Work instructions:
A - Can you duplicate the passage of the pumpkin-carving text from "It’s October, and" to "graphic) Halloween decorations."?
B - Which places does the pumpkin-carving text name as the best places to shop for a pumpkin? List every one.

Excerpted text below:

Thursday, October 18, 2018

How To Carve a Pumpkin

It’s October, and everyone knows what that means: Halloween! As soon as this month starts scary costumes and makeup start flooding stores, and all you can see everywhere are scary (at times too graphic) Halloween decorations.

So we decided why you should stay behind? There is no reason for you not to take part in the Halloween spirit. While we know that you may not want to invest a lot in Halloween decorations, there is no harm in making some on your own.

What’s the first thing that comes to your mind when we say, Halloween, or even fall? Pumpkins, right?


The first step for carving a pumpkin is picking out the right pumpkin in the first place. It is best to shop at a local produce shop, farm or a supermarket that may be offering such pumpkins for sale. Try not to buy those pumpkins that have been shipped from distant areas as they might have bruises on them, and your decorations may get spoiled in a short period of time, which is not something you want! It is best to use mature pumpkins, and the way to identify a mature pumpkin is by pressing your fingernail lightly into its skin: if the pumpkins skin is punctured, it is not yet mature enough. Before you start carving, remember to wash the pumpkin really well to get rid of any germs that might be on the skin as you don’t want them getting on your hands!

End of Excerpted text.
Records provided below:

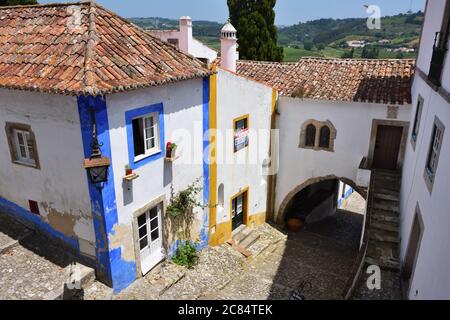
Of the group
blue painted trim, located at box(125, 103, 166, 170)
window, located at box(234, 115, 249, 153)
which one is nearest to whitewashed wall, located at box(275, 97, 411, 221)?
window, located at box(234, 115, 249, 153)

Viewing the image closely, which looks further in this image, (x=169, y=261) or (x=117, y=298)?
(x=169, y=261)

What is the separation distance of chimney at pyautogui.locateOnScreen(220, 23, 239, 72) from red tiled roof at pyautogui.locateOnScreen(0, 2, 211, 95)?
473 centimetres

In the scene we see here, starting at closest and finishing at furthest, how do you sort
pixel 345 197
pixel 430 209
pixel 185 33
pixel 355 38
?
pixel 430 209
pixel 345 197
pixel 185 33
pixel 355 38

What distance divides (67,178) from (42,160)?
98 centimetres

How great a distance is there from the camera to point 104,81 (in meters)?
8.14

End of Records provided.

Exercise results:
A -
It’s October, and everyone knows what that means: Halloween! As soon as this month starts scary costumes and makeup start flooding stores, and all you can see everywhere are scary (at times too graphic) Halloween decorations.

B -
- a local produce shop
- a farm
- a supermarket that may be offering such pumpkins for sale